## Given problem a
Repeat the stretch of the judgment from "DHAMPUR SUGAR MILLS LIMITED" through "Sugar Mills Ltd.", word for word.
══ Text ══
1972-VIL-312-ALH-DT

Equivalent Citation: [1973] 90 ITR 236

ALLAHABAD HIGH COURT

Date: 09.03.1972

DHAMPUR SUGAR MILLS LIMITED

Vs

COMMISSIONER OF INCOME-TAX, DELHI (CENTRAL).

BENCH

Judge(s)  : H. SWARUP., R. S. PATHAK.

JUDGMENT

HARI SWARUP J.-This reference has been made by the Income-tax Appellate Tribunal at the instance of the assessee, the Dhampur Sugar Mills Ltd.

A return of income was filed by the assessee, a company incorporated under the Indian Companies Act, in Form A under rule 19 on June 20, 1961, showing a loss of Rs. 3,94,196. This return was not accompanied by the balance-sheet and the profit and loss account as the same were not ready. Later on, on August 26, 1962, the profit and loss accounts and the balance-sheet were submitted. Thereafter, the assessee filed a revised return on October 30, 1962. Although it was also in Form A under rule 19 of the old Act, the return was complete otherwise. The Income-tax Officer had issued a notice under section 22(2) of the Indian Income-tax Act, 1922, and the first return was filed in compliance thereof. After the revised return was filed by the assessee the Income-tax Officer issued a notice to the assessee under section 143(2) of the Income-tax Act, 1961, and finally completed the assessment under section 143(3) of the Act. The assessee, feeling aggrieved, filed an appeal against the assessment and, inter alia, took the ground that assessment could not legally be made under section 143(3) of the 1961 Act as the original return had been filed before 1st April, 1962, under the provisions of the 1922 Act. The Appellate Assistant Commissioner accepted the assessee's contention and cancelled the assessment order on the ground that it could not be made under the new Act as the return had been filed originally before the enforcement of that Act.

The Commissioner of Income-tax filed an appeal against the order of the Appellate Assistant Commissioner before the Income-tax Appellate Tribunal and the Tribunal allowed the appeal holding that the assessment order could be validly made under section 143(3) of the 1961 Act. The assessee applied for referring to this court for its opinion four questions of law. The Tribunal, however, has referred only one question of law which is as follows:

" Whether, on the facts and circumstances of the case, the assessment was validly made under section 143(3) of the Income-tax Act, 1961?"

The Tribunal negatived the contention of the revenue that the assessment could be deemed to have been made under section 22(3) of the 1922 Act on the ground that no proceedings under section 23(3) of the said Act were taken and the notice was specifically issued under section 143(3)(ii) of the 1961 Act by the Income-tax Officer before completing the assessment and that the assessment had been in fact completed by him under that section.

Learned counsel for the department contended that the question referred by the Tribunal should be refrained in the following terms:

"Whether, on the facts and in the circumstances of the case, the assessment for the assessment year 1961-62, which purports to have been made under section 143(3) of the 1961 Act is valid?"
═══
══ Given records ══
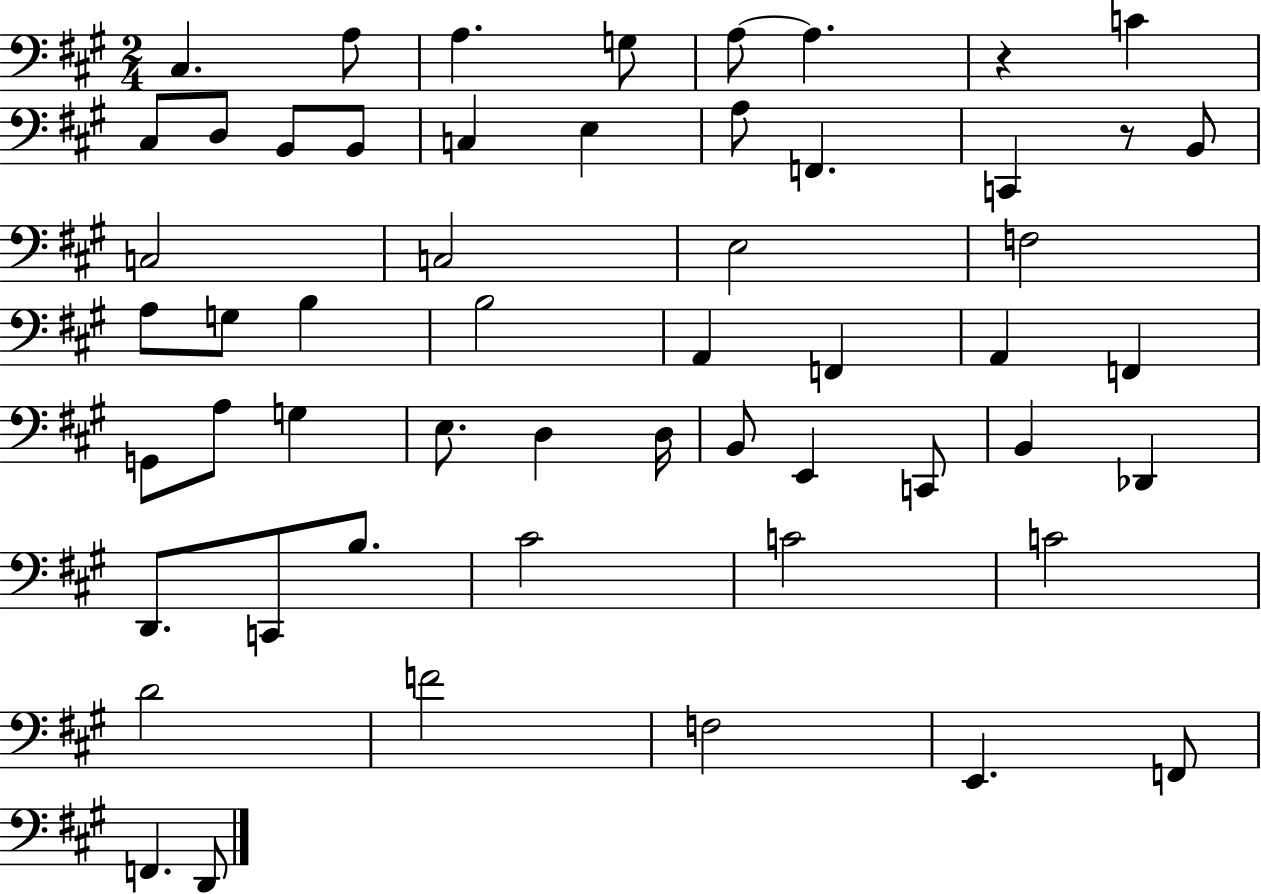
X:1
T:Untitled
M:2/4
L:1/4
K:A
^C, A,/2 A, G,/2 A,/2 A, z C ^C,/2 D,/2 B,,/2 B,,/2 C, E, A,/2 F,, C,, z/2 B,,/2 C,2 C,2 E,2 F,2 A,/2 G,/2 B, B,2 A,, F,, A,, F,, G,,/2 A,/2 G, E,/2 D, D,/4 B,,/2 E,, C,,/2 B,, _D,, D,,/2 C,,/2 B,/2 ^C2 C2 C2 D2 F2 F,2 E,, F,,/2 F,, D,,/2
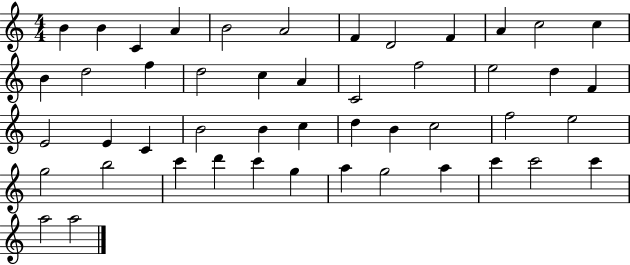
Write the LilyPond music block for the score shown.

{
  \clef treble
  \numericTimeSignature
  \time 4/4
  \key c \major
  b'4 b'4 c'4 a'4 | b'2 a'2 | f'4 d'2 f'4 | a'4 c''2 c''4 | \break b'4 d''2 f''4 | d''2 c''4 a'4 | c'2 f''2 | e''2 d''4 f'4 | \break e'2 e'4 c'4 | b'2 b'4 c''4 | d''4 b'4 c''2 | f''2 e''2 | \break g''2 b''2 | c'''4 d'''4 c'''4 g''4 | a''4 g''2 a''4 | c'''4 c'''2 c'''4 | \break a''2 a''2 | \bar "|."
}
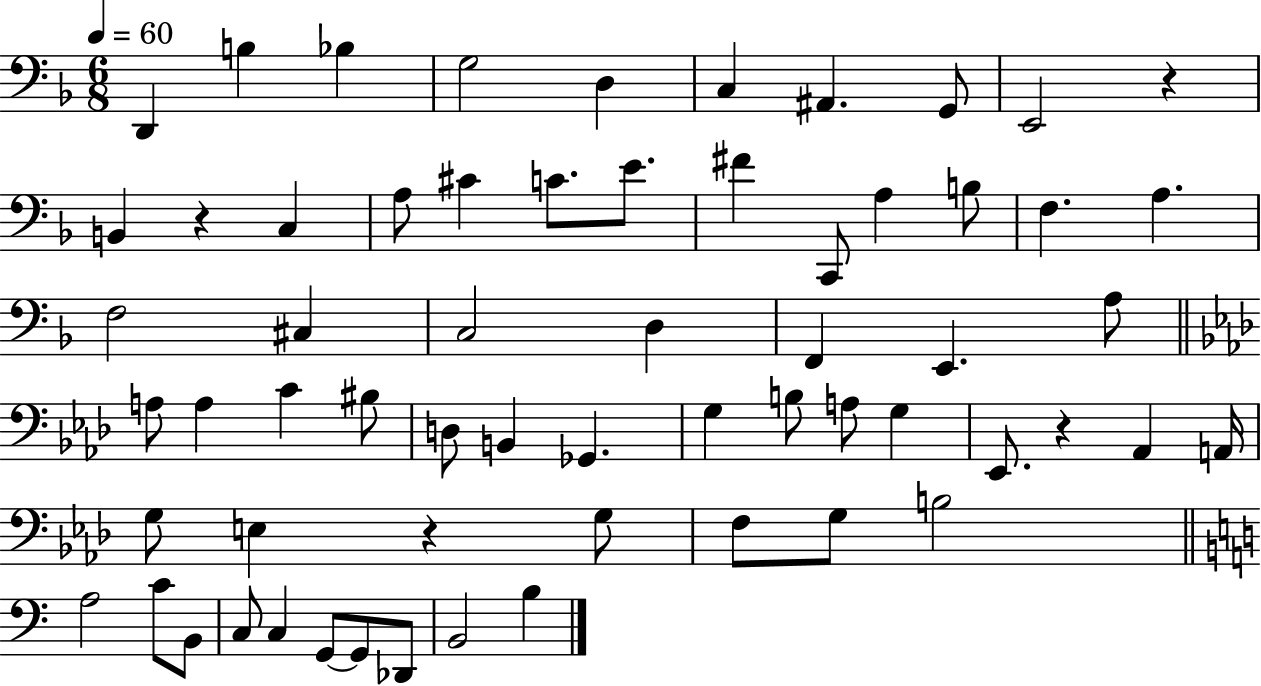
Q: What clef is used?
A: bass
═══
## Given problem b
Reproduce the records exactly, from the start through the line containing "Write the LilyPond", and leave out the pictures.

## Written response a
DHAMPUR SUGAR MILLS LIMITED

Vs

COMMISSIONER OF INCOME-TAX, DELHI (CENTRAL).

BENCH

Judge(s)  : H. SWARUP., R. S. PATHAK.

JUDGMENT

HARI SWARUP J.-This reference has been made by the Income-tax Appellate Tribunal at the instance of the assessee, the Dhampur Sugar Mills Ltd.

## Written response b
X:1
T:Untitled
M:2/4
L:1/4
K:A
^C, A,/2 A, G,/2 A,/2 A, z C ^C,/2 D,/2 B,,/2 B,,/2 C, E, A,/2 F,, C,, z/2 B,,/2 C,2 C,2 E,2 F,2 A,/2 G,/2 B, B,2 A,, F,, A,, F,, G,,/2 A,/2 G, E,/2 D, D,/4 B,,/2 E,, C,,/2 B,, _D,, D,,/2 C,,/2 B,/2 ^C2 C2 C2 D2 F2 F,2 E,, F,,/2 F,, D,,/2
Write the LilyPond music block for the score shown.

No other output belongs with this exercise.